WORK INSTRUCTION: Print each record below word for word.

TASK INPUT:
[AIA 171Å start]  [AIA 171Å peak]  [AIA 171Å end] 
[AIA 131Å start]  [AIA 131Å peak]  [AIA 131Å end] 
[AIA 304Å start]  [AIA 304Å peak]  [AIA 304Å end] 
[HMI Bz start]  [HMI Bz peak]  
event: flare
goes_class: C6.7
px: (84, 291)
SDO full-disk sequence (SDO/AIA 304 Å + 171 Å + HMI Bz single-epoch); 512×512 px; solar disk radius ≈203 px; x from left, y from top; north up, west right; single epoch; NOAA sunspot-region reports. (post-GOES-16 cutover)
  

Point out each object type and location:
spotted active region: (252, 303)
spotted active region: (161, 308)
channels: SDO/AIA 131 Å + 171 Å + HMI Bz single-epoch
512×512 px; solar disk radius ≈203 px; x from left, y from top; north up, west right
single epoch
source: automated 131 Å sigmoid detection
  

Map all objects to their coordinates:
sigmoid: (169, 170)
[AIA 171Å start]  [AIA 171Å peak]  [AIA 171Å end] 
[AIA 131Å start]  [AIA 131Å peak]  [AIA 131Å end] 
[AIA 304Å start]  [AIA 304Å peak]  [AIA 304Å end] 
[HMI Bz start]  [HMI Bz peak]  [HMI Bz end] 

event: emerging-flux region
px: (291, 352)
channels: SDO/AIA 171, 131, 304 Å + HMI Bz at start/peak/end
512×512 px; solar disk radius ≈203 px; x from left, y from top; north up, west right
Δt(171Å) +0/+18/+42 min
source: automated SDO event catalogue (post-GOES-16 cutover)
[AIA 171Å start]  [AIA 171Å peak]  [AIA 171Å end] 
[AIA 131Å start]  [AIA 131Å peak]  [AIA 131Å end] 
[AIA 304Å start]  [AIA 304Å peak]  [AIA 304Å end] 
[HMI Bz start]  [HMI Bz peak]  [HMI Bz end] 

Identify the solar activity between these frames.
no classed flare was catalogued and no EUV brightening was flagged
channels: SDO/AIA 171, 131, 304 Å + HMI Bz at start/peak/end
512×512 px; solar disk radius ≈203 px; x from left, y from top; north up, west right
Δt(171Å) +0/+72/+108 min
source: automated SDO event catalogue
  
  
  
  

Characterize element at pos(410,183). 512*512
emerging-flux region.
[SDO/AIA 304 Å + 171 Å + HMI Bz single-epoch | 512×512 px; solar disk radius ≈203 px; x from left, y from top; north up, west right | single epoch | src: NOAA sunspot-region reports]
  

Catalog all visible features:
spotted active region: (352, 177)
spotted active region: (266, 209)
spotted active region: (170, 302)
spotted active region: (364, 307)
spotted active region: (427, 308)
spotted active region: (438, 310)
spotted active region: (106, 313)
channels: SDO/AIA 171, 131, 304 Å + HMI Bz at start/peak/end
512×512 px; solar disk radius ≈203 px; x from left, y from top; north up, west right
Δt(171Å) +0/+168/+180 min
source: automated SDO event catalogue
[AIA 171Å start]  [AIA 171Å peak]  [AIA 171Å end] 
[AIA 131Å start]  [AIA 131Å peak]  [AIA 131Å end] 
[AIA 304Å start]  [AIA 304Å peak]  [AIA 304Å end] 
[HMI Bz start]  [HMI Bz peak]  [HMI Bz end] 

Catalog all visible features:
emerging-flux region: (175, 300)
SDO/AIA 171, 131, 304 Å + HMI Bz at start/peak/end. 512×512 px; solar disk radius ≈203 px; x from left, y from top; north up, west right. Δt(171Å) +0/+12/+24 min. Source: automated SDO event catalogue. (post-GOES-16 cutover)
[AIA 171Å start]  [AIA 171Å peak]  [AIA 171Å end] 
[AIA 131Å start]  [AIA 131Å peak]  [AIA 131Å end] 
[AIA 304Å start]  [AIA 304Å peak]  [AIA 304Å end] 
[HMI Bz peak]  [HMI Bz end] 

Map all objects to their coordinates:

RESULT FOR THIS TASK:
[AIA 171Å start]  [AIA 171Å peak]  [AIA 171Å end] 
[AIA 131Å start]  [AIA 131Å peak]  [AIA 131Å end] 
[AIA 304Å start]  [AIA 304Å peak]  [AIA 304Å end] 
[HMI Bz start]  [HMI Bz peak]  
event: flare
goes_class: C6.7
px: (84, 291)
SDO full-disk sequence (SDO/AIA 304 Å + 171 Å + HMI Bz single-epoch); 512×512 px; solar disk radius ≈203 px; x from left, y from top; north up, west right; single epoch; NOAA sunspot-region reports. (post-GOES-16 cutover)
  

Point out each object type and location:
spotted active region: (252, 303)
spotted active region: (161, 308)
channels: SDO/AIA 131 Å + 171 Å + HMI Bz single-epoch
512×512 px; solar disk radius ≈203 px; x from left, y from top; north up, west right
single epoch
source: automated 131 Å sigmoid detection
  

Map all objects to their coordinates:
sigmoid: (169, 170)
[AIA 171Å start]  [AIA 171Å peak]  [AIA 171Å end] 
[AIA 131Å start]  [AIA 131Å peak]  [AIA 131Å end] 
[AIA 304Å start]  [AIA 304Å peak]  [AIA 304Å end] 
[HMI Bz start]  [HMI Bz peak]  [HMI Bz end] 

event: emerging-flux region
px: (291, 352)
channels: SDO/AIA 171, 131, 304 Å + HMI Bz at start/peak/end
512×512 px; solar disk radius ≈203 px; x from left, y from top; north up, west right
Δt(171Å) +0/+18/+42 min
source: automated SDO event catalogue (post-GOES-16 cutover)
[AIA 171Å start]  [AIA 171Å peak]  [AIA 171Å end] 
[AIA 131Å start]  [AIA 131Å peak]  [AIA 131Å end] 
[AIA 304Å start]  [AIA 304Å peak]  [AIA 304Å end] 
[HMI Bz start]  [HMI Bz peak]  [HMI Bz end] 

Identify the solar activity between these frames.
no classed flare was catalogued and no EUV brightening was flagged
channels: SDO/AIA 171, 131, 304 Å + HMI Bz at start/peak/end
512×512 px; solar disk radius ≈203 px; x from left, y from top; north up, west right
Δt(171Å) +0/+72/+108 min
source: automated SDO event catalogue
  
  
  
  

Characterize element at pos(410,183). 512*512
emerging-flux region.
[SDO/AIA 304 Å + 171 Å + HMI Bz single-epoch | 512×512 px; solar disk radius ≈203 px; x from left, y from top; north up, west right | single epoch | src: NOAA sunspot-region reports]
  

Catalog all visible features:
spotted active region: (352, 177)
spotted active region: (266, 209)
spotted active region: (170, 302)
spotted active region: (364, 307)
spotted active region: (427, 308)
spotted active region: (438, 310)
spotted active region: (106, 313)
channels: SDO/AIA 171, 131, 304 Å + HMI Bz at start/peak/end
512×512 px; solar disk radius ≈203 px; x from left, y from top; north up, west right
Δt(171Å) +0/+168/+180 min
source: automated SDO event catalogue
[AIA 171Å start]  [AIA 171Å peak]  [AIA 171Å end] 
[AIA 131Å start]  [AIA 131Å peak]  [AIA 131Å end] 
[AIA 304Å start]  [AIA 304Å peak]  [AIA 304Å end] 
[HMI Bz start]  [HMI Bz peak]  [HMI Bz end] 

Catalog all visible features:
emerging-flux region: (175, 300)
SDO/AIA 171, 131, 304 Å + HMI Bz at start/peak/end. 512×512 px; solar disk radius ≈203 px; x from left, y from top; north up, west right. Δt(171Å) +0/+12/+24 min. Source: automated SDO event catalogue. (post-GOES-16 cutover)
[AIA 171Å start]  [AIA 171Å peak]  [AIA 171Å end] 
[AIA 131Å start]  [AIA 131Å peak]  [AIA 131Å end] 
[AIA 304Å start]  [AIA 304Å peak]  [AIA 304Å end] 
[HMI Bz peak]  [HMI Bz end] 

Map all objects to their coordinates:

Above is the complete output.